30 October 1961
Address to the Plenary Session and to the Study Week on the Subject ‘Macromolecules of Biological Interest with Special Reference to Nuclear Proteins’
In a written message to the Academy, John XXIII emphasises how the presence of the scientists of the Academy bears witness to the ‘complete agreement which has always existed between the Church and true science’. He observes that one mission of the Church is to be an educator and emphasises that she is the champion of the development of intellectual culture. Faith and reason are not in opposition to one another but help each other. The Church supports scientific advance because truth ‘brings forth a broadening of the human person’ and involves a ‘glorification of the creative work of God’.
Gentlemen: we are happy to receive today for the first time the new President and members of your illustrious and learned assembly. This day, which is the anniversary of our election, happens also to be that of the episcopal consecration of Pius XI, the wise founder, or, to be more exact, the restorer of the academy which bears the title of Pontifical Academy.
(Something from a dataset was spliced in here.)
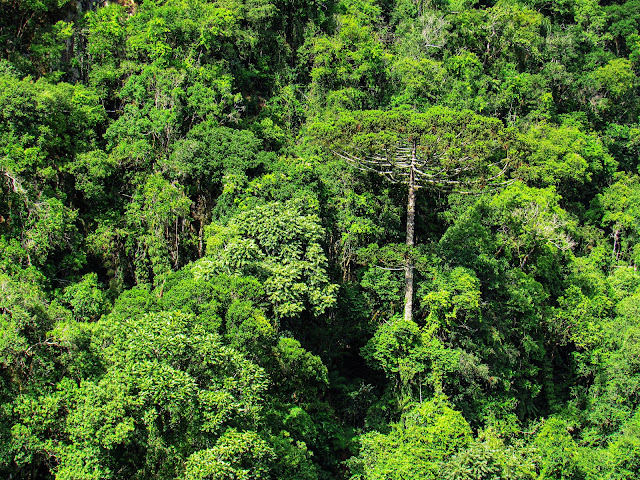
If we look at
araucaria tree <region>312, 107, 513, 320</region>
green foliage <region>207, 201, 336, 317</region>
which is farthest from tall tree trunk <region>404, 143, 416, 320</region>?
green foliage <region>207, 201, 336, 317</region>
Our pleasure is all the greater as your ranks have recently been increased by other outstanding persons from many countries, who are recommended by their lofty merit and by the breadth of their scientific learning.
In response to our cordial invitation, you have been meeting for several days to hold a plenary session as well as a new study week on the structure of macromolecules, which are of biological interest.
Let us thank you sincerely for the eagerness with which, despite your manifold occupations, you answered this invitation, and express to you the pride felt by the Church in seeing such a select group of scientists meeting in the Vatican City to exchange information.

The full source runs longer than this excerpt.